**** 本文抜粋

中森明菜「BABYLON」 先鋭的なサウンドと刹那的な歌詞の魅力
1/21(日)にBS12で放送された「ザ・カセットテープ・ミュージック(シーズン2.1)」の「80年代中森明菜アナザーストーリー」を、遅ればせながらTVerで視聴した。
放送では「アナザーストーリー」というタイトル通り、スージー鈴木氏ならではの視点で、明菜さんの楽曲のレアな魅力が語られていた。特に「スローモーション」と「セカンド・ラブ」のコード進行の類似(いわゆる枯葉進行)が興味深かった。
そのなかで「マリオネット」という曲が掛かった時、明菜さんの曲をよく聴いていた当時の記憶が蘇ってきた。
この曲、というか曲が収録されたアルバム『不思議』は、全曲のボーカルがBGMと同化してよく聞き取れないという前代未聞の作品なのだが、アーティスト志向を強めた1985年以降の明菜さんには、こうした前衛的でエキセントリックな作品が散見される。そして、それらの曲を軽々と歌いこなす明菜さんを見聞きして、アイドルを超越した歌姫の貫禄と、大人の女性の妖しい魅力を感じたものだった。

********

上にある中森明菜「BABYLON」についての文章を、一字も変えずに最初から最後まで書き出してください。

**** データ抜粋

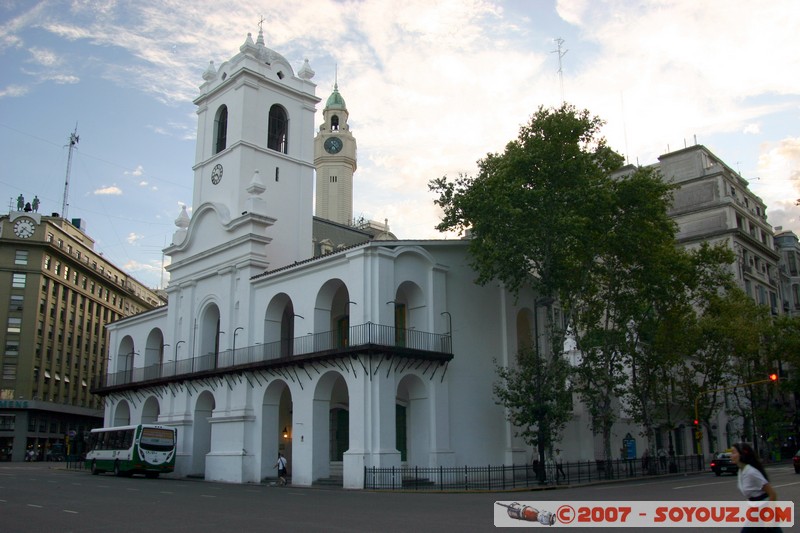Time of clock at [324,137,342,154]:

********

**解答**
中森明菜「BABYLON」 先鋭的なサウンドと刹那的な歌詞の魅力
1/21(日)にBS12で放送された「ザ・カセットテープ・ミュージック(シーズン2.1)」の「80年代中森明菜アナザーストーリー」を、遅ればせながらTVerで視聴した。
放送では「アナザーストーリー」というタイトル通り、スージー鈴木氏ならではの視点で、明菜さんの楽曲のレアな魅力が語られていた。特に「スローモーション」と「セカンド・ラブ」のコード進行の類似(いわゆる枯葉進行)が興味深かった。
そのなかで「マリオネット」という曲が掛かった時、明菜さんの曲をよく聴いていた当時の記憶が蘇ってきた。
この曲、というか曲が収録されたアルバム『不思議』は、全曲のボーカルがBGMと同化してよく聞き取れないという前代未聞の作品なのだが、アーティスト志向を強めた1985年以降の明菜さんには、こうした前衛的でエキセントリックな作品が散見される。そして、それらの曲を軽々と歌いこなす明菜さんを見聞きして、アイドルを超越した歌姫の貫禄と、大人の女性の妖しい魅力を感じたものだった。